[Source records]
----

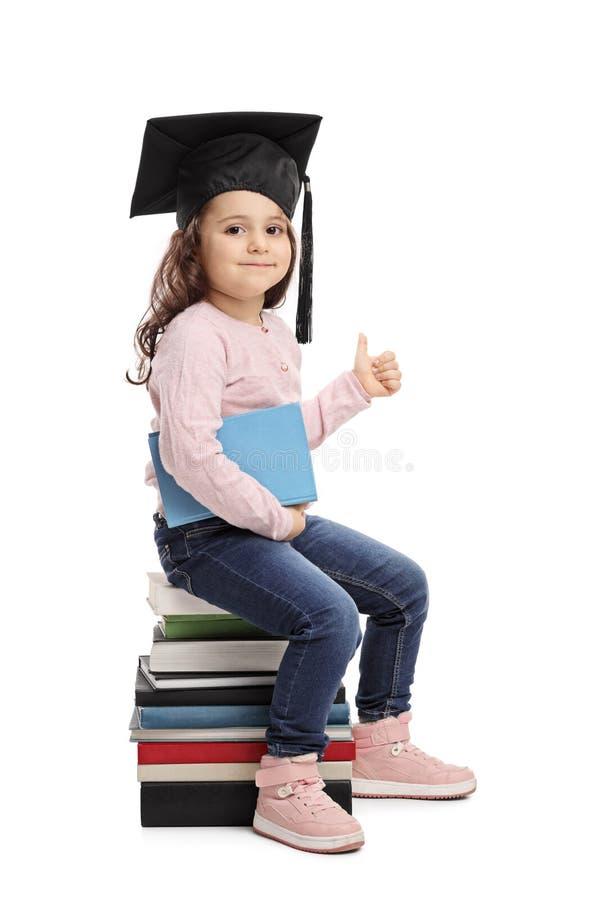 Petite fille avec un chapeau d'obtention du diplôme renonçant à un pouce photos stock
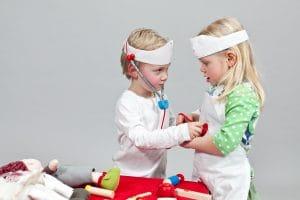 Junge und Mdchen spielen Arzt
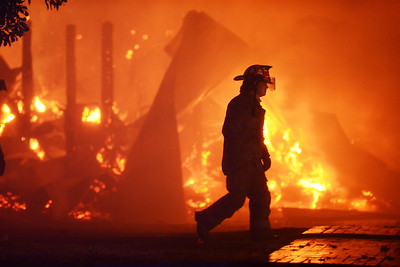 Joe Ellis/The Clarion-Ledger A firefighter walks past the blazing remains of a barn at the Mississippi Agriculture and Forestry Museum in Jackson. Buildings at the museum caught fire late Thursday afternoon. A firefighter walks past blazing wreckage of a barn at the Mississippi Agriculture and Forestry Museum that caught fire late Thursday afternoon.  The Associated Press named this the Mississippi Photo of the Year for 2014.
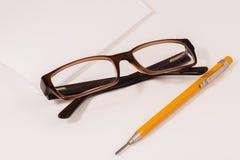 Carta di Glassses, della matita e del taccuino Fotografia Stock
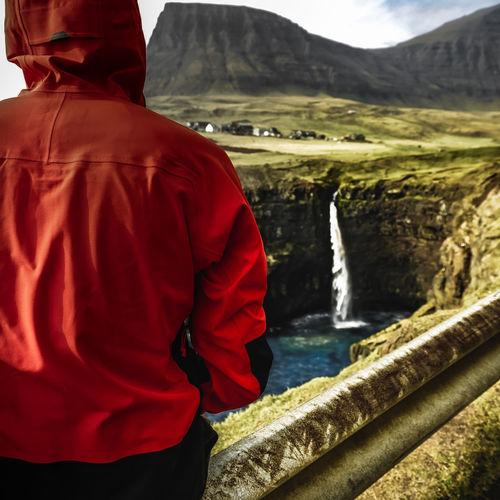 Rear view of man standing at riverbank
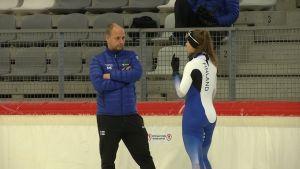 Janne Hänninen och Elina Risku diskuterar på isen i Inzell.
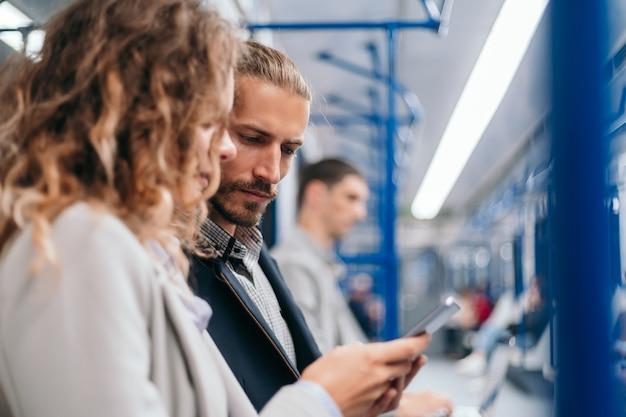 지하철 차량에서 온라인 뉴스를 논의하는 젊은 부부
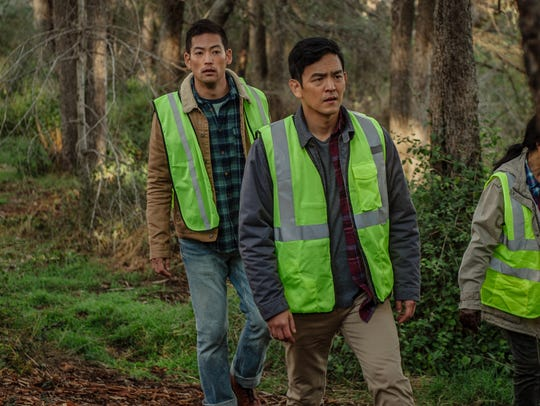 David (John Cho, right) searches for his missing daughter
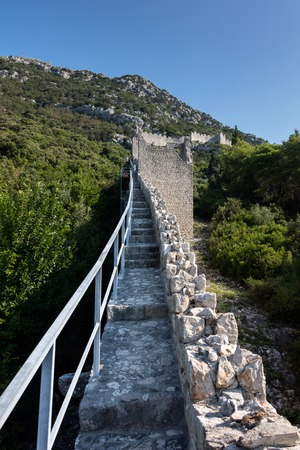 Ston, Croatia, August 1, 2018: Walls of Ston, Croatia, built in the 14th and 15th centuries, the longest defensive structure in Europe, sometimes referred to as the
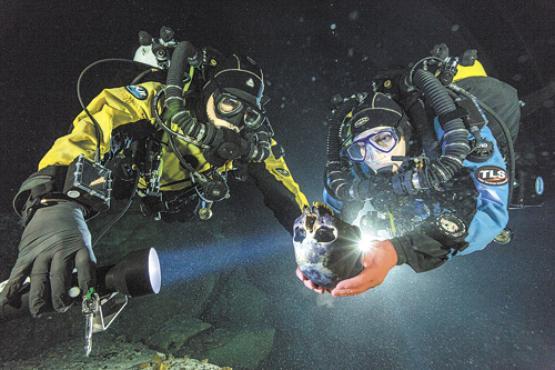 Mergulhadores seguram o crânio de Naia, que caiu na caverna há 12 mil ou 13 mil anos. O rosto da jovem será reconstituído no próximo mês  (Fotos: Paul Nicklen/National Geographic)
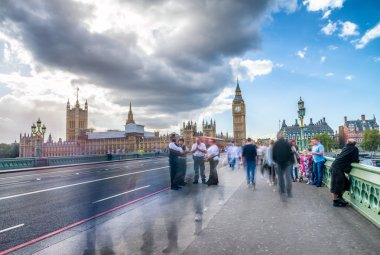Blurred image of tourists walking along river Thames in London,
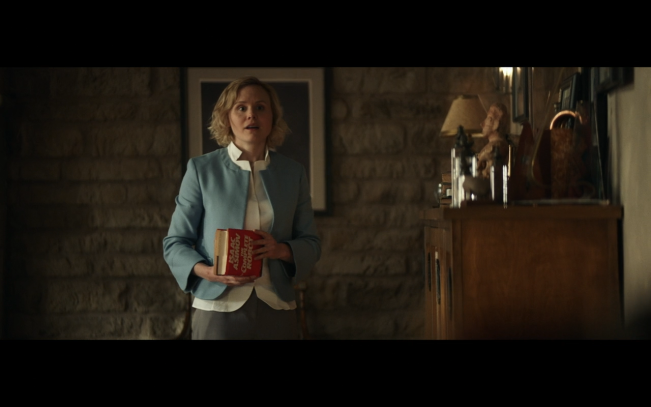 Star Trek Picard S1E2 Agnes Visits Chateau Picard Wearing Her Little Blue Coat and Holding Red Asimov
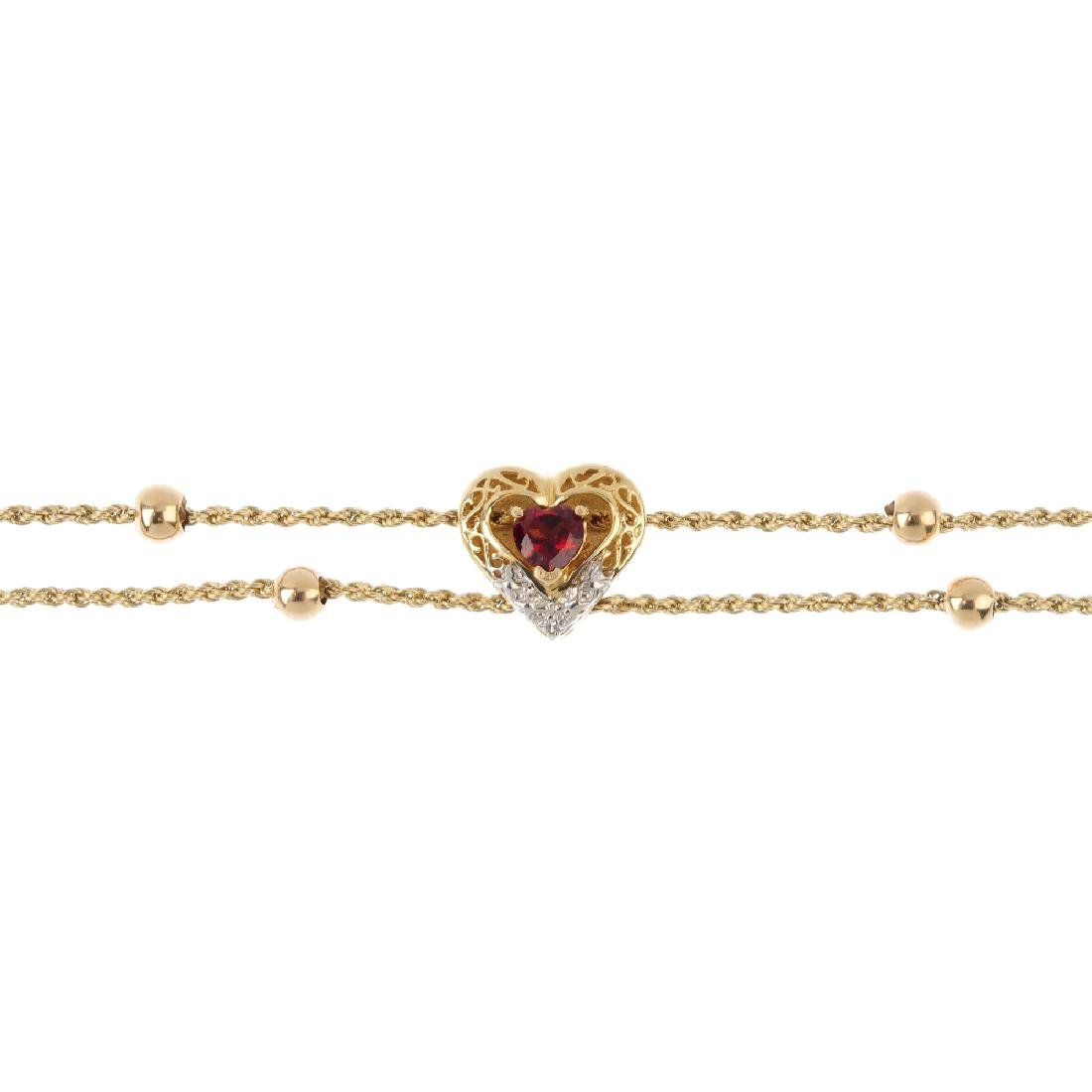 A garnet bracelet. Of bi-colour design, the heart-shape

----

What to produce — Each line from the start of the entries above through the line with "Junge und Mdchen spielen Arzt" should be duplicated exactly, leaving out the pictures.

Written answer —
 Petite fille avec un chapeau d'obtention du diplôme renonçant à un pouce photos stock
 Junge und Mdchen spielen Arzt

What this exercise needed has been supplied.